I can't reproduce this (hohoho). That said, I have a few thoughts.

The random algorithm works in the following way (with implementationy bits in parentheses):

  1. For each device type, create a set of cores that could be used to house a device of that type. Recall that each core pair cannot house devices of different types. (This map is defined by Placer::define_valid_cores_map)
  2. For each device in the device graph, iterated in the order they are declared in the graph instance: a. Ignore that device if it is not a normal device (i.e. continue). b. If the set for devices of this type is empty, leave and let the integrity checker clean up (literally return -1). c. Choose a core at random from the set. d. For each thread in the selected core, if the selected thread has space, or has no other constraint that forbids the selected device from being placed upon it, go to "f". If no threads are legal, go to "e". e. Remove the selected core from the set, and go to "b". f. Place the selected device on the selected thread. g. Remove the selected core from each other set in the device type map we defined in "1".
  3. Redistribute each device in each core such that each thread is evenly loaded (calling Placer::redistribute_devices_in_gi)

Based off this, I think the ff device is being left until the end, at which point there are no cores available for it, because it is of a different device type.

Solutions:

Workarounds:

mvousden commented 2 years ago

Also, the error message in this case is pretty unhelpful - need to refactor that.

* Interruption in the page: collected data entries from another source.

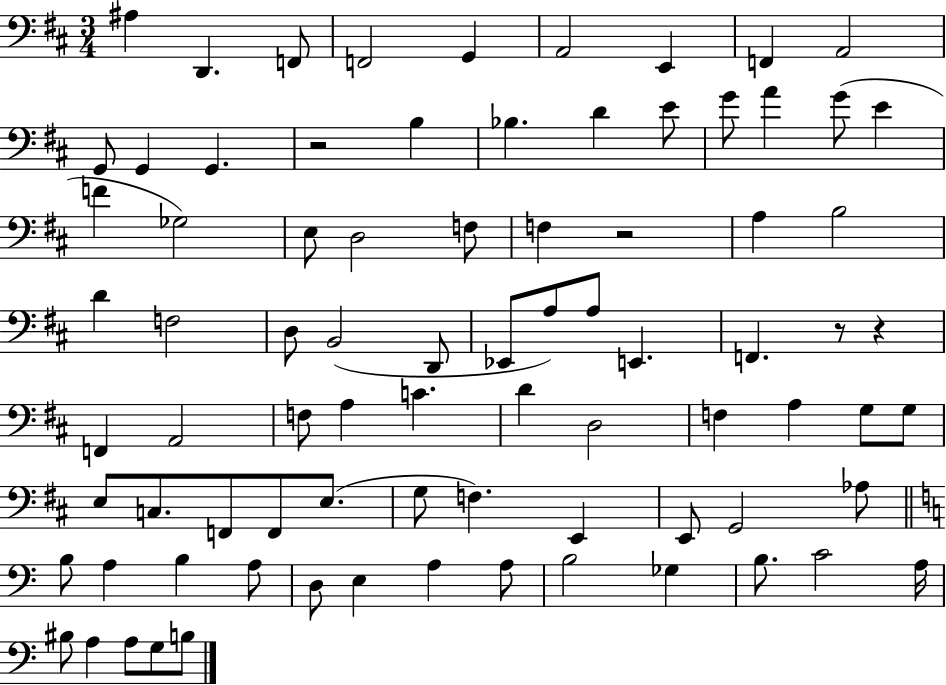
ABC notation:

X:1
T:Untitled
M:3/4
L:1/4
K:D
^A, D,, F,,/2 F,,2 G,, A,,2 E,, F,, A,,2 G,,/2 G,, G,, z2 B, _B, D E/2 G/2 A G/2 E F _G,2 E,/2 D,2 F,/2 F, z2 A, B,2 D F,2 D,/2 B,,2 D,,/2 _E,,/2 A,/2 A,/2 E,, F,, z/2 z F,, A,,2 F,/2 A, C D D,2 F, A, G,/2 G,/2 E,/2 C,/2 F,,/2 F,,/2 E,/2 G,/2 F, E,, E,,/2 G,,2 _A,/2 B,/2 A, B, A,/2 D,/2 E, A, A,/2 B,2 _G, B,/2 C2 A,/4 ^B,/2 A, A,/2 G,/2 B,/2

heliosfa commented 2 years ago

Allow the algorithm to "reserve" certain cores for certain device types (a bit like what the spread method does). This would make the algorithm "less random" however, so is undesirable.

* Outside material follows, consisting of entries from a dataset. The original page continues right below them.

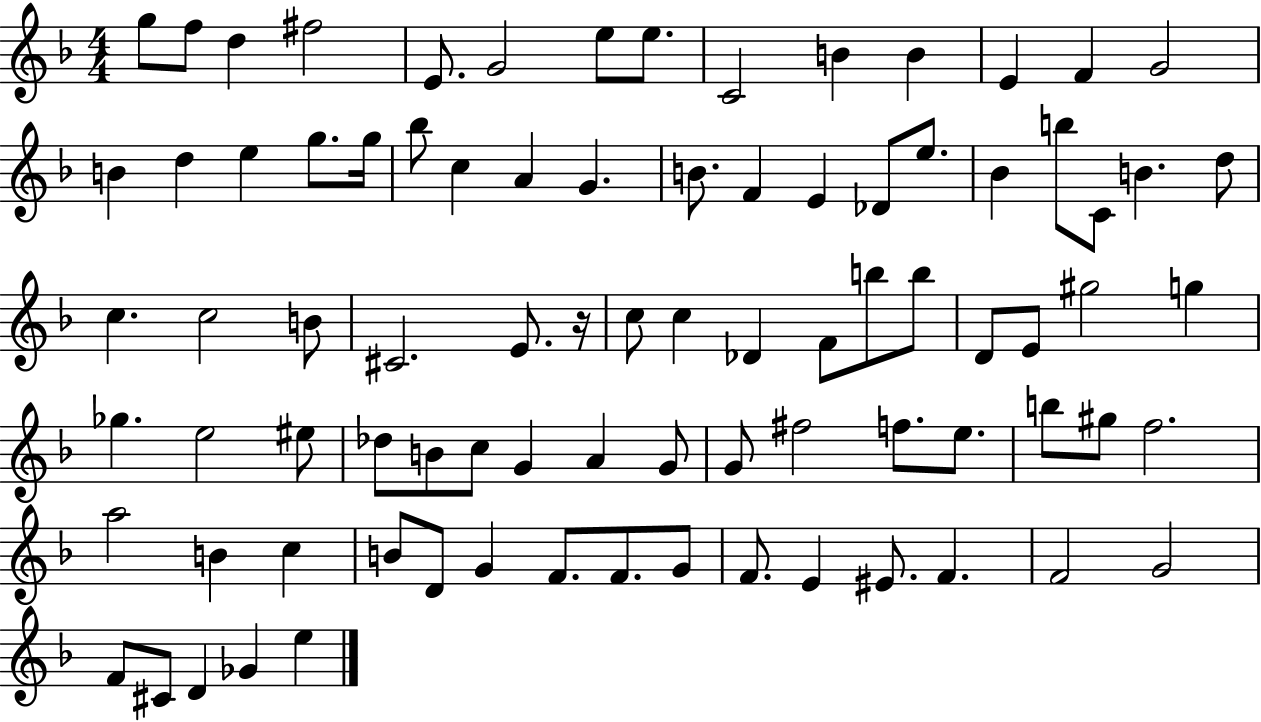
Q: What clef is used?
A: treble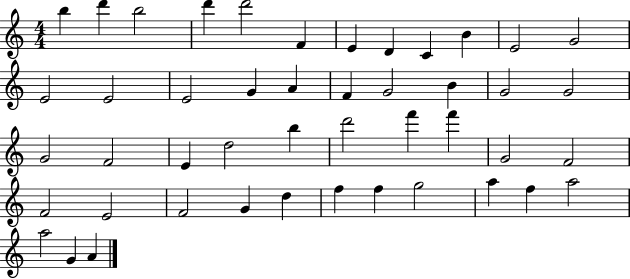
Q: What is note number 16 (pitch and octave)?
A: G4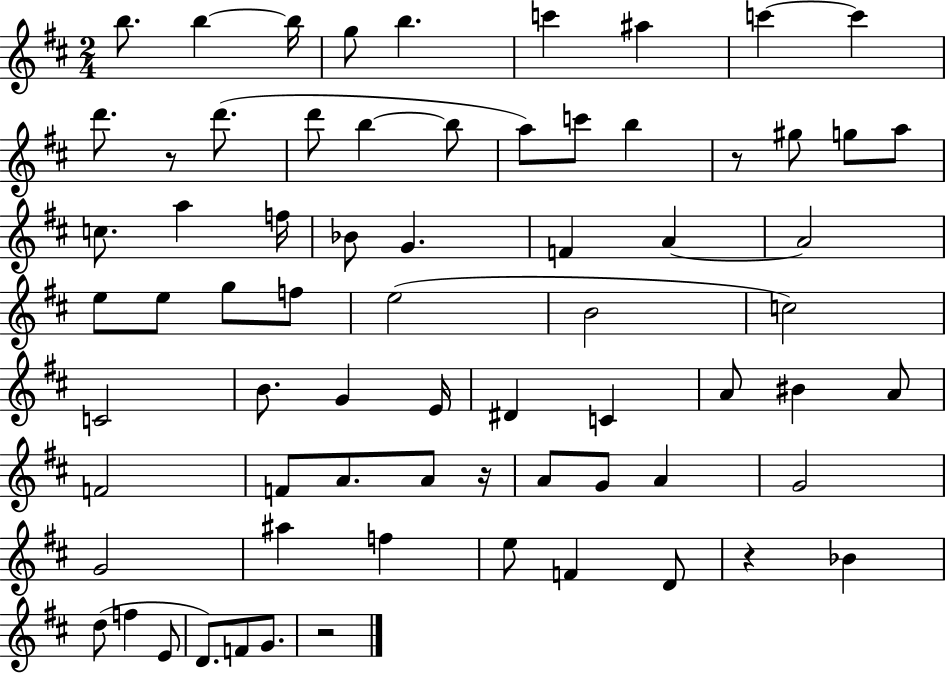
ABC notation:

X:1
T:Untitled
M:2/4
L:1/4
K:D
b/2 b b/4 g/2 b c' ^a c' c' d'/2 z/2 d'/2 d'/2 b b/2 a/2 c'/2 b z/2 ^g/2 g/2 a/2 c/2 a f/4 _B/2 G F A A2 e/2 e/2 g/2 f/2 e2 B2 c2 C2 B/2 G E/4 ^D C A/2 ^B A/2 F2 F/2 A/2 A/2 z/4 A/2 G/2 A G2 G2 ^a f e/2 F D/2 z _B d/2 f E/2 D/2 F/2 G/2 z2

One way I can think to keep the randomness is to introspect the number of device types that are actually used in the graph (not just declared) to work out how many sets of cores are needed and what the max/min number of cores should be, e.g. 1 set per type with minimum 1 and maximum something sensible. Allocate cores randomly to the sets. These sets then replace the set from step 1.

m8pple commented 2 years ago

Put ff at the top of your DeviceInstances element in your application XML.

This application-specific workaround allows random to place correctly.